(En honor a su día mundial, y a todos los días que lo merecen)
Durante siglos, el orgasmo femenino fue un secreto, un pecado, un lujo prohibido. Se le encadenó en prejuicios, se le escondió en susurros, se le negó su existencia o se le relegó a un adorno de la intimidad masculina.
Pero el tiempo, y sobre todo las mujeres, hemos aprendido que no hay nada más subversivo, más libre y más nuestro que ese instante de vértigo que nos arranca de la tierra y nos devuelve, sonrientes, al cuerpo.
El orgasmo es un derecho. Un homenaje que nos hacemos a nosotras mismas.
Un recordatorio de que la piel no solo nos viste: también nos habla.
Puede ser un grito o un suspiro, un cataclismo o una caricia sostenida. Puede llegar sola, de tu propia mano, o compartida, con quien sepa –y quiera– leer tu mapa sin prisa.
Tócate.
Déjate tocar.
O que te besen, te chupen, te acaricien hasta que la mente se rinda y el cuerpo tome el mando.
No hay culpa, no hay deuda, no hay obligación más que la de escucharte.
El orgasmo es medicina contra el estrés, el insomnio, la tristeza y el tedio… pero también es placer por el placer, sin necesidad de excusa alguna.
Es arte sin público, ciencia sin laboratorio, política sin discursos.

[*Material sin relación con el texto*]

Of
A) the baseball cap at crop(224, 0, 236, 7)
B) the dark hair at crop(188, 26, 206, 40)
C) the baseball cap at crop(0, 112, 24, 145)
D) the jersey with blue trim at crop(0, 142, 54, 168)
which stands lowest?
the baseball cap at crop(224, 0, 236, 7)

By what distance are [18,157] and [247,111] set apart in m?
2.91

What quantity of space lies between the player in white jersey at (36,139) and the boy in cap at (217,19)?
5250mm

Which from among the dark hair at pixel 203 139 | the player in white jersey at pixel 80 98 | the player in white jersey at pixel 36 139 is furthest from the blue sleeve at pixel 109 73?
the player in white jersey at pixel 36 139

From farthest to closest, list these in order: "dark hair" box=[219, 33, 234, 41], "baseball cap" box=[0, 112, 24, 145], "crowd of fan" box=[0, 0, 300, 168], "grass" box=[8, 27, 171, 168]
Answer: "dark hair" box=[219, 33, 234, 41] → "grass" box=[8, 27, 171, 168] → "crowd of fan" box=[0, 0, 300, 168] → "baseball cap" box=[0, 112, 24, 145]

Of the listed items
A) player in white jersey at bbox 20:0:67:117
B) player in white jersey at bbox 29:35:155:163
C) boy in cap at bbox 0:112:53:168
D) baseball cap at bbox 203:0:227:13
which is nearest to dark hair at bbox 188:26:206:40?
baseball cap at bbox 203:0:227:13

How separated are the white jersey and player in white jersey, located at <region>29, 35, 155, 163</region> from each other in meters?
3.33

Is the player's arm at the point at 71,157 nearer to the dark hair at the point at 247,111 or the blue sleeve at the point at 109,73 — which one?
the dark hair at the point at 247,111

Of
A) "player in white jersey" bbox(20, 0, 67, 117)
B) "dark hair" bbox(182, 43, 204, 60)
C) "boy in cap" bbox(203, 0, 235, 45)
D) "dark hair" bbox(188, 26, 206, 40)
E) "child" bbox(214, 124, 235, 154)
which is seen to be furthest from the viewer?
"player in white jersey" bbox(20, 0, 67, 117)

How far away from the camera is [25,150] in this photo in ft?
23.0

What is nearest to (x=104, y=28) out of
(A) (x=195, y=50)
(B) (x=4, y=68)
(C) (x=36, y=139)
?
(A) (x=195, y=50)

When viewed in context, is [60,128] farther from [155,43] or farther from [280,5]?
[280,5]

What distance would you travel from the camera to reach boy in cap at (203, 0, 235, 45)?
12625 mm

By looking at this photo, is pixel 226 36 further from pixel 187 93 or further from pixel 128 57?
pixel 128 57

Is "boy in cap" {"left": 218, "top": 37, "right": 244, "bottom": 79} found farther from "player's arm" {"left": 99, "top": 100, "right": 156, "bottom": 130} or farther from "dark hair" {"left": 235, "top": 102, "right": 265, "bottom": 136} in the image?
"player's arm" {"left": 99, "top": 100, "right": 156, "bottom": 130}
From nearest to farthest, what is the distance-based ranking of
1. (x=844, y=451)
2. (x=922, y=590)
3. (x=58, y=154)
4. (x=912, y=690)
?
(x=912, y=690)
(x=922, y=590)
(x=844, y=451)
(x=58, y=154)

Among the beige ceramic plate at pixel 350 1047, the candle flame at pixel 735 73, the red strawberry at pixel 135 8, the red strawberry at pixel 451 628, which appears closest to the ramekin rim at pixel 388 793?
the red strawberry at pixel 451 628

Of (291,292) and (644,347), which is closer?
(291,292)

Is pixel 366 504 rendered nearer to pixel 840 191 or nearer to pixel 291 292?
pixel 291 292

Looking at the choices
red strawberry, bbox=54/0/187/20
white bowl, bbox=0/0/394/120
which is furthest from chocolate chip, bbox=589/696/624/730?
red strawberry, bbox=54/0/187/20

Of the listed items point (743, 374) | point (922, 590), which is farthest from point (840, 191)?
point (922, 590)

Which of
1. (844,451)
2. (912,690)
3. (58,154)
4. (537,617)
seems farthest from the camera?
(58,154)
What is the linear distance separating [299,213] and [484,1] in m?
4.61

Es tuyo. Y al regalártelo, le haces un favor al mundo: una mujer que sonríe después de correrse es una mujer más ligera, más amable, más viva.
Así que hoy, y cada día, celebrémoslo sin pudor ni justificación.
Que el orgasmo femenino deje de ser tabú y pase a ser lo que siempre debió:
un acto de amor propio, un estallido de libertad, un himno que se canta con el cuerpo entero.